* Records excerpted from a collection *
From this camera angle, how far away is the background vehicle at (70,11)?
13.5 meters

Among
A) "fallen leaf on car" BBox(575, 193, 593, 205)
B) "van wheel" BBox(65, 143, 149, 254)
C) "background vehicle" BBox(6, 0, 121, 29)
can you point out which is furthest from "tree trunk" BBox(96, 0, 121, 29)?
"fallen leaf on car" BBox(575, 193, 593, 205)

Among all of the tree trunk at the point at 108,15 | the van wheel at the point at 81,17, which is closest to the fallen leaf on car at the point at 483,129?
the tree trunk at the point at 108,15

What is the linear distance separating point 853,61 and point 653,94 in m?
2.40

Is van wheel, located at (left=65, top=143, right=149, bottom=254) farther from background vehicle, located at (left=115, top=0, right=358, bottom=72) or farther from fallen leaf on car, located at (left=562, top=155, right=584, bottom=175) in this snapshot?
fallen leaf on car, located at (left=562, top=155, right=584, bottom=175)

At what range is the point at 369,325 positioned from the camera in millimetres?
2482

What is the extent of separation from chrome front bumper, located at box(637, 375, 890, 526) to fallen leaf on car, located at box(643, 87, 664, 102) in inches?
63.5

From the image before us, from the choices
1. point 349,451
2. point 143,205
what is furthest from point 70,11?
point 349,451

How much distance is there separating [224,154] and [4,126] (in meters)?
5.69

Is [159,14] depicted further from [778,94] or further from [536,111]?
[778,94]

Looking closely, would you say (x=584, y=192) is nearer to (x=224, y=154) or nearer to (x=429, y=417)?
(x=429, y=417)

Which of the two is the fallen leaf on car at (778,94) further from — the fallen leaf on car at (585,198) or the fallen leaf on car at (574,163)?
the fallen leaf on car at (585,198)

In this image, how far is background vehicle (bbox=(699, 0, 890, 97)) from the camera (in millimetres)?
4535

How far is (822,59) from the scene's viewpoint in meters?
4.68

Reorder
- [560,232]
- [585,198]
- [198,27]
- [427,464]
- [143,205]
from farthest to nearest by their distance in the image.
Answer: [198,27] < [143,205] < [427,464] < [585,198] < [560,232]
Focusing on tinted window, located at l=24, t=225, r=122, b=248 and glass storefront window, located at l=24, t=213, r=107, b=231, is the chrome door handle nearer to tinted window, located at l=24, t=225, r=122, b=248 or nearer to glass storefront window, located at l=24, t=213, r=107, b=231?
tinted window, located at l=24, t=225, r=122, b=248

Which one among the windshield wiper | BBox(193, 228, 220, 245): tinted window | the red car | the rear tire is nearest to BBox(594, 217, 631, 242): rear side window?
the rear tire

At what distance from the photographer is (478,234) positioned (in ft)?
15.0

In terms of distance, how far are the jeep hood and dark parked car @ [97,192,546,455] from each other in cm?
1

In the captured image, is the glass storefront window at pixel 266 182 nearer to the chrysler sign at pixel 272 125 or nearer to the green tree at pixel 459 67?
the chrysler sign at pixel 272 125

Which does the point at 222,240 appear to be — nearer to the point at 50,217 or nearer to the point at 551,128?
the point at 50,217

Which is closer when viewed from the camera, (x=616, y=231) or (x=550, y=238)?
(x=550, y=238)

* TASK OBJECTIVE *
Return each entry from the material above exactly as it appears.

* SOLUTION TO THE PROBLEM *
From this camera angle, how far away is the background vehicle at (70,11)?
13.5 meters

Among
A) "fallen leaf on car" BBox(575, 193, 593, 205)
B) "van wheel" BBox(65, 143, 149, 254)
C) "background vehicle" BBox(6, 0, 121, 29)
can you point out which is furthest from "tree trunk" BBox(96, 0, 121, 29)?
"fallen leaf on car" BBox(575, 193, 593, 205)

Among all of the tree trunk at the point at 108,15 | the van wheel at the point at 81,17, which is closest to the fallen leaf on car at the point at 483,129?
the tree trunk at the point at 108,15

What is the linear distance separating point 853,61 and point 653,94 in m?
2.40

Is van wheel, located at (left=65, top=143, right=149, bottom=254) farther from background vehicle, located at (left=115, top=0, right=358, bottom=72) or farther from fallen leaf on car, located at (left=562, top=155, right=584, bottom=175) in this snapshot?
fallen leaf on car, located at (left=562, top=155, right=584, bottom=175)

At what range is the point at 369,325 positioned from the camera in millimetres?
2482

What is the extent of separation from chrome front bumper, located at box(637, 375, 890, 526) to fallen leaf on car, located at box(643, 87, 664, 102) in inches?
63.5

From the image before us, from the choices
1. point 349,451
2. point 143,205
what is furthest from point 70,11?
point 349,451

How much distance is there separating [224,154] and [4,126] (in meters)?
5.69

Is [159,14] depicted further from [778,94] or further from [536,111]?
[778,94]

Looking closely, would you say (x=584, y=192) is nearer to (x=224, y=154) or nearer to (x=429, y=417)?
(x=429, y=417)

Which of the two is the fallen leaf on car at (778,94) further from — the fallen leaf on car at (585,198) or the fallen leaf on car at (574,163)?
the fallen leaf on car at (585,198)

In this image, how far is background vehicle (bbox=(699, 0, 890, 97)) from the camera (in millimetres)?
4535

How far is (822,59) from the scene's viewpoint in meters?
4.68

Reorder
- [560,232]
- [585,198]
- [198,27]
- [427,464]
- [143,205]
from farthest to nearest by their distance in the image.
Answer: [198,27] < [143,205] < [427,464] < [585,198] < [560,232]
Focusing on tinted window, located at l=24, t=225, r=122, b=248 and glass storefront window, located at l=24, t=213, r=107, b=231, is the chrome door handle nearer to tinted window, located at l=24, t=225, r=122, b=248 or nearer to glass storefront window, located at l=24, t=213, r=107, b=231?
tinted window, located at l=24, t=225, r=122, b=248

Which one among the windshield wiper | BBox(193, 228, 220, 245): tinted window | the red car | the rear tire is nearest to BBox(594, 217, 631, 242): rear side window?
the rear tire

At what distance from the photographer is (478,234) positioned (in ft)?
15.0

In terms of distance, how far are the jeep hood and dark parked car @ [97,192,546,455] from each other in cm?
1

In the captured image, is the glass storefront window at pixel 266 182 nearer to the chrysler sign at pixel 272 125 or nearer to the green tree at pixel 459 67?
the chrysler sign at pixel 272 125

Which does the point at 222,240 appear to be — nearer to the point at 50,217 or nearer to the point at 551,128?
the point at 50,217

Which is closer when viewed from the camera, (x=616, y=231) or (x=550, y=238)?
(x=550, y=238)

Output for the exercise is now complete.